**GIVEN PROBLEM:** Which lines of the listing below contain the word "magnitude"? Find each one and copy it in full.
>> START SUPPLIED ENTRIES
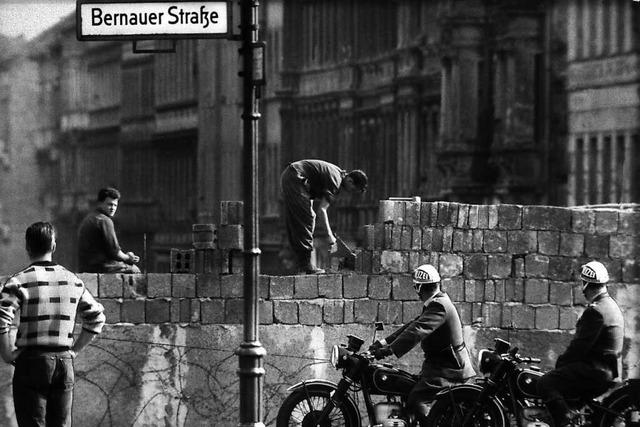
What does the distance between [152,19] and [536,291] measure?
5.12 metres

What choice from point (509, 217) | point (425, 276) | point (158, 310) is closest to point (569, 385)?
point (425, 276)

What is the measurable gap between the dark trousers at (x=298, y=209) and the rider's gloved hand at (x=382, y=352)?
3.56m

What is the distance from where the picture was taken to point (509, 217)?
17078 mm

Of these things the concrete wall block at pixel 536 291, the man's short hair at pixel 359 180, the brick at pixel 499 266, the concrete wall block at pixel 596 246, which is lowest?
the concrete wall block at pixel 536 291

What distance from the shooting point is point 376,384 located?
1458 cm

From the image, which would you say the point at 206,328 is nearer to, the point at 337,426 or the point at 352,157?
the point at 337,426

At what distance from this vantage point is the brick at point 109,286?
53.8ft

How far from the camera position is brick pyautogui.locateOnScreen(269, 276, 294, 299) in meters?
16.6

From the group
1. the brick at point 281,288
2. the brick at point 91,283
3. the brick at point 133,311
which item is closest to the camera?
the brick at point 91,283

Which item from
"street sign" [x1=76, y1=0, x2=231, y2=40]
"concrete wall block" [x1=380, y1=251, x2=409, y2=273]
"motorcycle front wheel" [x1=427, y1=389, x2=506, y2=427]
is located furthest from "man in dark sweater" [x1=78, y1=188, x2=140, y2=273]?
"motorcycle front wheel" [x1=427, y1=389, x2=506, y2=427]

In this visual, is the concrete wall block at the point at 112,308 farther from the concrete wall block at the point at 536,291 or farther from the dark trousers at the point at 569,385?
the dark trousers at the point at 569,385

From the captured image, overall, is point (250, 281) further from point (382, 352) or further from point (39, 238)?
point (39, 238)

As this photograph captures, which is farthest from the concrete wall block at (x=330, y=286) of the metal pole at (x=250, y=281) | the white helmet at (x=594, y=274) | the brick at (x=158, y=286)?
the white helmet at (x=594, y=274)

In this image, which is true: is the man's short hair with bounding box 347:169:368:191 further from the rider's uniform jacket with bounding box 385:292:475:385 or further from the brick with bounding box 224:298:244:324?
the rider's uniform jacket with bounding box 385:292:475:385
>> END SUPPLIED ENTRIES
>> START SUPPLIED ENTRIES
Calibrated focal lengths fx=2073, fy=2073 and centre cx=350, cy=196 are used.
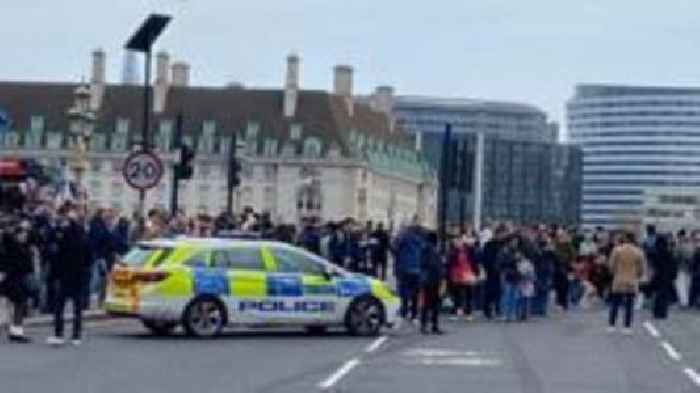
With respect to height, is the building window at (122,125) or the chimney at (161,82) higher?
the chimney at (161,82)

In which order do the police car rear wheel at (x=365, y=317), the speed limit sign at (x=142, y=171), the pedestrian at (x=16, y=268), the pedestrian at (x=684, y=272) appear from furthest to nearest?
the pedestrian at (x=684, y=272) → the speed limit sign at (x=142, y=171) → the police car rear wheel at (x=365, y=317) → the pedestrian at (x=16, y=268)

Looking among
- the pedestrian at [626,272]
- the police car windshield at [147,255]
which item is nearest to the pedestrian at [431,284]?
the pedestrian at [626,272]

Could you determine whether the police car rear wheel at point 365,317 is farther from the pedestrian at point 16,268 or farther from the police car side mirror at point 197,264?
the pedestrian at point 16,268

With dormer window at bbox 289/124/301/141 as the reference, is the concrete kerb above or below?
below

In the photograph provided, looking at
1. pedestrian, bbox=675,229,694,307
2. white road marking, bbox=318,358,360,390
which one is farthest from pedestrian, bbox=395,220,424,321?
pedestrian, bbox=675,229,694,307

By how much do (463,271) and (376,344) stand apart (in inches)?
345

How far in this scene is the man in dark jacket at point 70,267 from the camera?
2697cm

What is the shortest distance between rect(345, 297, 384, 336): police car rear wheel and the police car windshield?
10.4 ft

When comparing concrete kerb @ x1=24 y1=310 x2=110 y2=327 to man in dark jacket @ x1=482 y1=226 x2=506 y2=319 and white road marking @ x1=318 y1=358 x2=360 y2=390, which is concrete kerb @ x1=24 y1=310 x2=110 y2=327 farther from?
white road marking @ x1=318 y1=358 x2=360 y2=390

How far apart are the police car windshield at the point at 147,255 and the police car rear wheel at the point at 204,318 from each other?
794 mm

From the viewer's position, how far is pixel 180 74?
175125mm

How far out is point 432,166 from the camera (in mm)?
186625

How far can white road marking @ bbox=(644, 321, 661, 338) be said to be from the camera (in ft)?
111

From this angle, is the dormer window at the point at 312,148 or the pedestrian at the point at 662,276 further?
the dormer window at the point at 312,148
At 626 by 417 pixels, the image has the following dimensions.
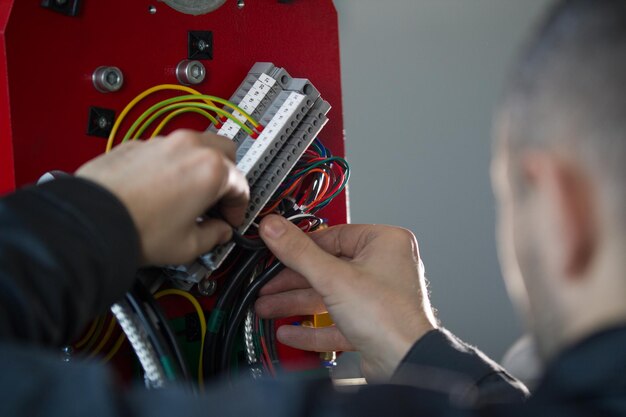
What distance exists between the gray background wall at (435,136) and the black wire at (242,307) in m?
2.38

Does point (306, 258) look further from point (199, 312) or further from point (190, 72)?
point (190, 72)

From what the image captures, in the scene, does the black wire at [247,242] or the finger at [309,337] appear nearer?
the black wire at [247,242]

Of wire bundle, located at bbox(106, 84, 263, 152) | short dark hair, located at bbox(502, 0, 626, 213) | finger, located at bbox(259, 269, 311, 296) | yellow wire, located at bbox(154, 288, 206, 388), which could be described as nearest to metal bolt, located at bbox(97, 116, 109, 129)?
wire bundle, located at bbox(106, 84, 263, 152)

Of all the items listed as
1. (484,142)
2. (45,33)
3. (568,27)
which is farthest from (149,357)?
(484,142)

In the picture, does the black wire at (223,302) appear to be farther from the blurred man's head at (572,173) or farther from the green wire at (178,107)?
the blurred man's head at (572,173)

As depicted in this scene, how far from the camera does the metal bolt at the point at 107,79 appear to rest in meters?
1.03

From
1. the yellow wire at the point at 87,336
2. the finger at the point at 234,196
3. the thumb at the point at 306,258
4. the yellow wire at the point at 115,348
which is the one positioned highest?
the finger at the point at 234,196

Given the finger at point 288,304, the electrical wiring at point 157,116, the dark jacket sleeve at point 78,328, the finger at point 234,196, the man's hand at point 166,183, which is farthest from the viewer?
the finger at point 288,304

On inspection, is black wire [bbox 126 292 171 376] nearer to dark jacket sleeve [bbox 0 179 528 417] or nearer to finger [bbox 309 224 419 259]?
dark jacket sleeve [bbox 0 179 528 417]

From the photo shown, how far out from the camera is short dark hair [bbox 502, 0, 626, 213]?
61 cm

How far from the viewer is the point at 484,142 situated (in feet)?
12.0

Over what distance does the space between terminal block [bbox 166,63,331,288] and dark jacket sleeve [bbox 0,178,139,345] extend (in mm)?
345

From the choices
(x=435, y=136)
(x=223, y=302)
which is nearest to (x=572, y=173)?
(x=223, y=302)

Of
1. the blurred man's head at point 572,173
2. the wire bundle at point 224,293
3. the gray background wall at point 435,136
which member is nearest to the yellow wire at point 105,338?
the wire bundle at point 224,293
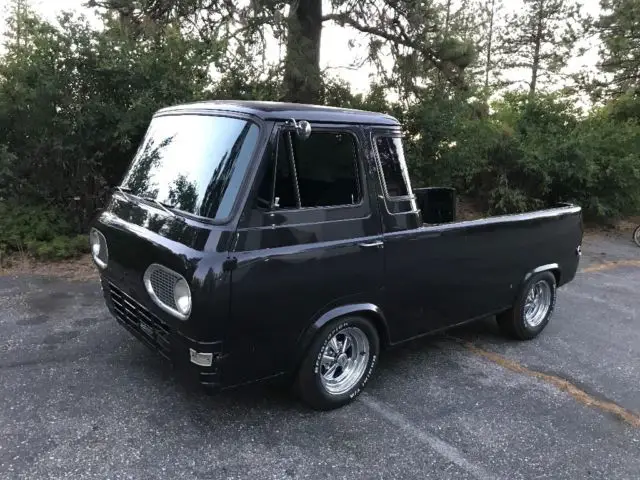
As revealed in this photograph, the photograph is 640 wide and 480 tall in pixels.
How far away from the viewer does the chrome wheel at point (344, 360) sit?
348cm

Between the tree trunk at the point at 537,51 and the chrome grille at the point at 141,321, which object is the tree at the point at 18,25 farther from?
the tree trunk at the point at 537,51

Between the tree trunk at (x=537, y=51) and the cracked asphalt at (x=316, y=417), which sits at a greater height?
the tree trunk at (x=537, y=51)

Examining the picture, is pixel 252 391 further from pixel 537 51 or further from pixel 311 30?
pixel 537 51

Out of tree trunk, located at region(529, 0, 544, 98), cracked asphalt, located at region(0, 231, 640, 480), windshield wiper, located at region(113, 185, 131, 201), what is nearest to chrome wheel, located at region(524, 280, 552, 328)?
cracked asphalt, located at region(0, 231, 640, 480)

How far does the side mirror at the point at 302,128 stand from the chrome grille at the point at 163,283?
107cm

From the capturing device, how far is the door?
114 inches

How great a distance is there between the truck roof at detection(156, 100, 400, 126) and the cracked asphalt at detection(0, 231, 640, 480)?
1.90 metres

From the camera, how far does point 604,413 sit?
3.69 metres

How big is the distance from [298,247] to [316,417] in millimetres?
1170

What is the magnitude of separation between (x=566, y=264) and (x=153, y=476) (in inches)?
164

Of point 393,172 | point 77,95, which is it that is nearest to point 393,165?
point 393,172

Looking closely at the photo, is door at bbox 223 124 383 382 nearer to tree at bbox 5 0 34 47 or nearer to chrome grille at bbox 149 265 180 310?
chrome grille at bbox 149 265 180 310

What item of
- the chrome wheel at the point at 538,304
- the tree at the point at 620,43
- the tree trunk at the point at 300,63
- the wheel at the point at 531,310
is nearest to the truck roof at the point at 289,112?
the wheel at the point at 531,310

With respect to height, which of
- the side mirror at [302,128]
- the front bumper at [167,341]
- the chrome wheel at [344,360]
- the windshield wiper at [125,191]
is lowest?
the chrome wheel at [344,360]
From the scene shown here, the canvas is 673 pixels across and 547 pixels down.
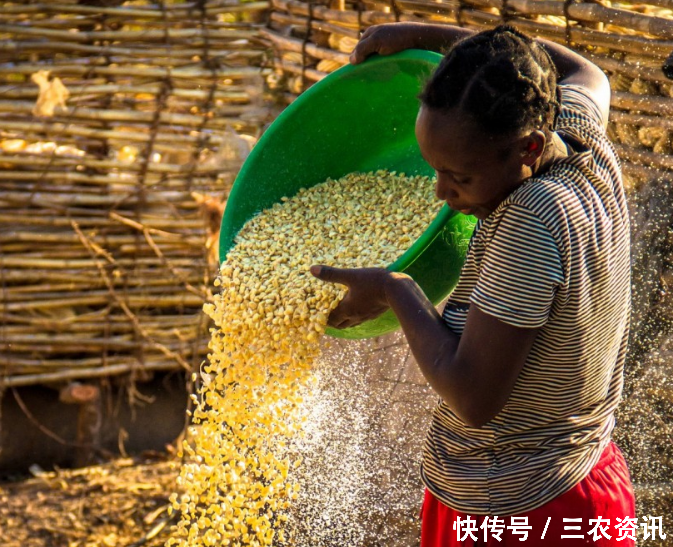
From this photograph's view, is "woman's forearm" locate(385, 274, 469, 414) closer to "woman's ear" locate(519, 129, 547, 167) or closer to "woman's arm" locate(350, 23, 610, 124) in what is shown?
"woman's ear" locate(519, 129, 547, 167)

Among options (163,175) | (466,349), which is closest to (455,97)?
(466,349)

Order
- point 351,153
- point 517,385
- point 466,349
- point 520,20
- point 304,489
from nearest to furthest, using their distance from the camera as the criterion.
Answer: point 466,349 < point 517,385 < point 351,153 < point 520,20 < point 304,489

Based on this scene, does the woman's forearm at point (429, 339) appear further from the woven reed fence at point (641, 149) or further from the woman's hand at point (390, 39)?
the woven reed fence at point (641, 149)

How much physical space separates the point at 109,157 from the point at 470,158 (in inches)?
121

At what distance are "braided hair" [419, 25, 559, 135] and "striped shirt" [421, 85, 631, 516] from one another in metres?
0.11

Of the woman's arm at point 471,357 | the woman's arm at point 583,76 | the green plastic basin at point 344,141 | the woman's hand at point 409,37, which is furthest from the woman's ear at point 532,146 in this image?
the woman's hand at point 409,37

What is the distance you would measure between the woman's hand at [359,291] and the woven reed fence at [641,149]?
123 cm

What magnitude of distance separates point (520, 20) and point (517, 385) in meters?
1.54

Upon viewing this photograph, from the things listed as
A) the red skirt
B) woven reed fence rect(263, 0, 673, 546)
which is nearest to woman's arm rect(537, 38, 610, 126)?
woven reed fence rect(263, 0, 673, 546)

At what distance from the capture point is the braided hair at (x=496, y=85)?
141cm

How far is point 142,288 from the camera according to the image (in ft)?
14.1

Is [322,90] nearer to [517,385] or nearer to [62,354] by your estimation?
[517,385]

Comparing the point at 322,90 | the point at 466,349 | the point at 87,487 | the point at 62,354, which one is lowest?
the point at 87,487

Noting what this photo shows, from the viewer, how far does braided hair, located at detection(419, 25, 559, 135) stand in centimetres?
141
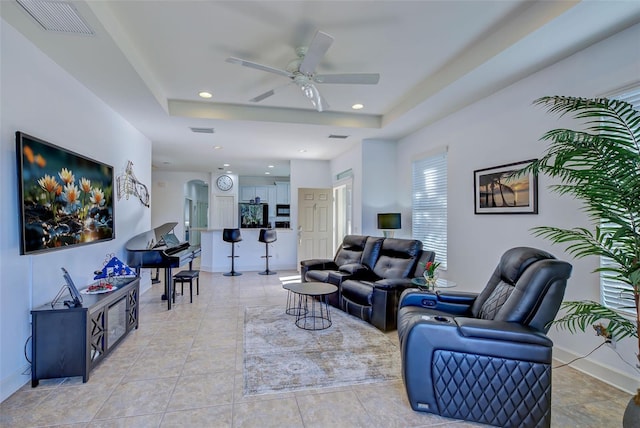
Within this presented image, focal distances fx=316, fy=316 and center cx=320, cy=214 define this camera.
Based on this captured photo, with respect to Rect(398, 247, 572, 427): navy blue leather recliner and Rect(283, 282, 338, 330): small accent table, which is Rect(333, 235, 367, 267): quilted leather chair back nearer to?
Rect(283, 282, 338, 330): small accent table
>> END SUPPLIED ENTRIES
>> START SUPPLIED ENTRIES
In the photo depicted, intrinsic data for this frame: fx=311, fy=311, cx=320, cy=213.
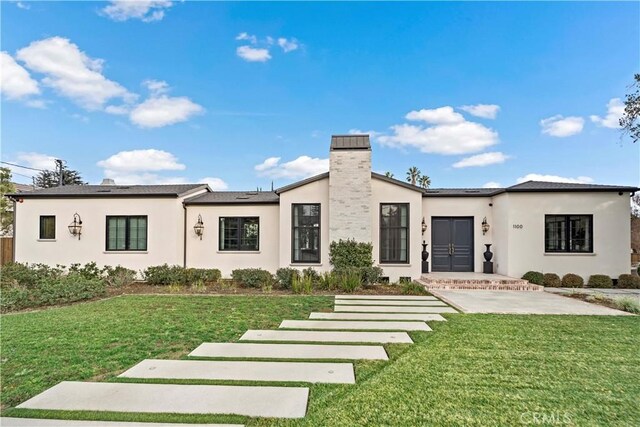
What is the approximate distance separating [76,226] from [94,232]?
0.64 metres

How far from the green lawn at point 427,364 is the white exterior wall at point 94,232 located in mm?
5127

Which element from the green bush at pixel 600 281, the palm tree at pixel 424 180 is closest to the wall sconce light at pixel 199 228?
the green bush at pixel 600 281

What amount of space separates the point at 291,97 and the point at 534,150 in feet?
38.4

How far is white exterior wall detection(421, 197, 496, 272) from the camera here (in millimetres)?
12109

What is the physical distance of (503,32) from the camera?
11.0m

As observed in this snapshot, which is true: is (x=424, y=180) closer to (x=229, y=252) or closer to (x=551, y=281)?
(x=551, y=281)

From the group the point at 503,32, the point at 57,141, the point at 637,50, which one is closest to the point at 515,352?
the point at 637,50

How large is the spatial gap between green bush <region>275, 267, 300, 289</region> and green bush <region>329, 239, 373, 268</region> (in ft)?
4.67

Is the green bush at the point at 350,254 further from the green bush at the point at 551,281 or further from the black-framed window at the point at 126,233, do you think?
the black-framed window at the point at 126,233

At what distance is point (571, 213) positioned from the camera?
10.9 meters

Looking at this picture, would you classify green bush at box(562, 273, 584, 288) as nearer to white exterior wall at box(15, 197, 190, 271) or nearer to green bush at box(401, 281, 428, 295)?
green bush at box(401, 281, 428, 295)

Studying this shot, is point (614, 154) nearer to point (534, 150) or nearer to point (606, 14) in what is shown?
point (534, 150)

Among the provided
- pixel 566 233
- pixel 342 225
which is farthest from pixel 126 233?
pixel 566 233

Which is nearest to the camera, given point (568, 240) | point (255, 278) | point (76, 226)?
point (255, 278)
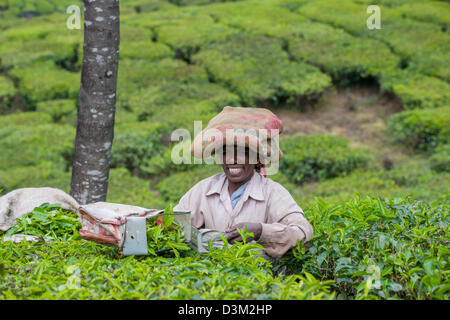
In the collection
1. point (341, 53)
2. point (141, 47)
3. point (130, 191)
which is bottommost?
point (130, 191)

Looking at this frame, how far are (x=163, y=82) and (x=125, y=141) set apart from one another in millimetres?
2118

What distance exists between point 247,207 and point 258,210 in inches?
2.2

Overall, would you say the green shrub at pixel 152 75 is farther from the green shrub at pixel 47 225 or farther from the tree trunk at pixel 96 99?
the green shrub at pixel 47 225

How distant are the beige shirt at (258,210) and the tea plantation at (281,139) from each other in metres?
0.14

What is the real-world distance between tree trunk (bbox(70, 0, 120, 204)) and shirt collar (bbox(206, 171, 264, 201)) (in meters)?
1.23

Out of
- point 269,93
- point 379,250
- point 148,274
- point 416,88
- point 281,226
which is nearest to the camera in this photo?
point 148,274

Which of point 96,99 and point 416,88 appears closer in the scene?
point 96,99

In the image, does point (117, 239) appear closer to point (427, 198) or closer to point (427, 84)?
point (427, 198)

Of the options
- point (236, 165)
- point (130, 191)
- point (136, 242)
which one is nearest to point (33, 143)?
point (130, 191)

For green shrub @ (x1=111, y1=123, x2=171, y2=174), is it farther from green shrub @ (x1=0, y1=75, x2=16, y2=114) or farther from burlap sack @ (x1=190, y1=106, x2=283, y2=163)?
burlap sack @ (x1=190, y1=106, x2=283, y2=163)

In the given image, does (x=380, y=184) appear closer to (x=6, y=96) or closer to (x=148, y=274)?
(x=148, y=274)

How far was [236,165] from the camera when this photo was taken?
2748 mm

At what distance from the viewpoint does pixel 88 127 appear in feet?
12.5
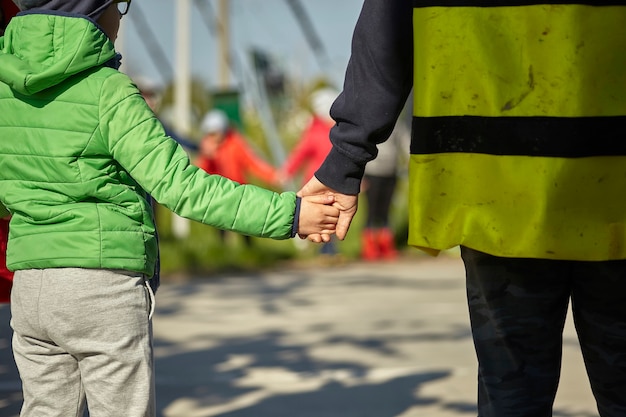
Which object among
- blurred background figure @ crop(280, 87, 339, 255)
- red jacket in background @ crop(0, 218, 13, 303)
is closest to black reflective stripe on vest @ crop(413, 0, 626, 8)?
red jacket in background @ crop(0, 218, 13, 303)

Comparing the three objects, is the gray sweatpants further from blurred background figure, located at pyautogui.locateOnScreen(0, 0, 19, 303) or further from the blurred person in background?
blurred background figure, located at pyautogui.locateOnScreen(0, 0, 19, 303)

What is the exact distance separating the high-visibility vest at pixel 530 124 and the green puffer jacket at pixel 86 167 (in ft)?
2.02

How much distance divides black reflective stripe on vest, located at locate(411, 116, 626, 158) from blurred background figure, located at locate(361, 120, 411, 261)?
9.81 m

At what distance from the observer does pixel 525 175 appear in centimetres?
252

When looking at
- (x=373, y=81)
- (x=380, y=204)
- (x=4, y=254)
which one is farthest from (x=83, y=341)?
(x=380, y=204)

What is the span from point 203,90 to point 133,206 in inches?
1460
>> END SUPPLIED ENTRIES
**SOLVED EXERCISE:**
What is the magnitude of separation between (x=566, y=264) and (x=153, y=476) (in inches)?
What magnitude of distance separates point (520, 20) and point (517, 385) in meters?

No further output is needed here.